In order to address this issue, current MIMO transmitters typically operate in a closed-loop configuration. In the closed loop configuration, the MIMO transmitter performs transmit channel based precoding prior to transmission to a MIMO receiver. One such example is precoding for MIMO as defined by the Long Term Evolution (LTE) standard. In LTE, the MIMO receiver estimates the transmit channel and selects one of a number of predefined precoding matrices based on the estimate of the transmit channel. The precoding matrices are unitary, and the selected precoding matrix is one which will maximize capacity based on the estimate of the transmit channel. The MIMO receiver then provides feedback to the MIMO transmitter, where the feedback includes the selected precoding matrix or a reference to the selected precoding matrix in a codebook stored by the MIMO transmitter. The MIMO transmitter then applies the selected precoding matrix to a signal prior to transmission. However, since the transmit channel changes frequently and the precoding matrix is selected based on the transmit channel, the transmit precoding matrix must also be updated frequently. More specifically, the MIMO receiver must estimate the transmit channel, select a precoding matrix, and feed back the selected precoding matrix or a reference to the selected precoding matrix to the MIMO transmitter frequently in order to reflect changes in the transmit channel. Using MIMO as defined by the LTE standard as an example, a new precoding matrix is preferably selected and fed back on the order of every 4-5 sub-frames.

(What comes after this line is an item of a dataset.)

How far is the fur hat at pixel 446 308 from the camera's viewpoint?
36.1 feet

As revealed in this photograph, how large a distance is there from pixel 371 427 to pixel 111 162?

However, one issue with the transmit channel based precoding scheme of current closed loop MIMO transmitters is that the transmit channel based precoding scheme is not suitable for high-order MIMO. More specifically, as the order (i.e., number of antennas) increases, the complexity of the transmit channel precoding matrix and therefore the overhead required for feedback of the transmit channel based precoding matrix also increases. As such, there is a need for a precoding scheme for high-order MIMO that improves transmission quality and minimizes or substantially reduces the overhead required for feedback.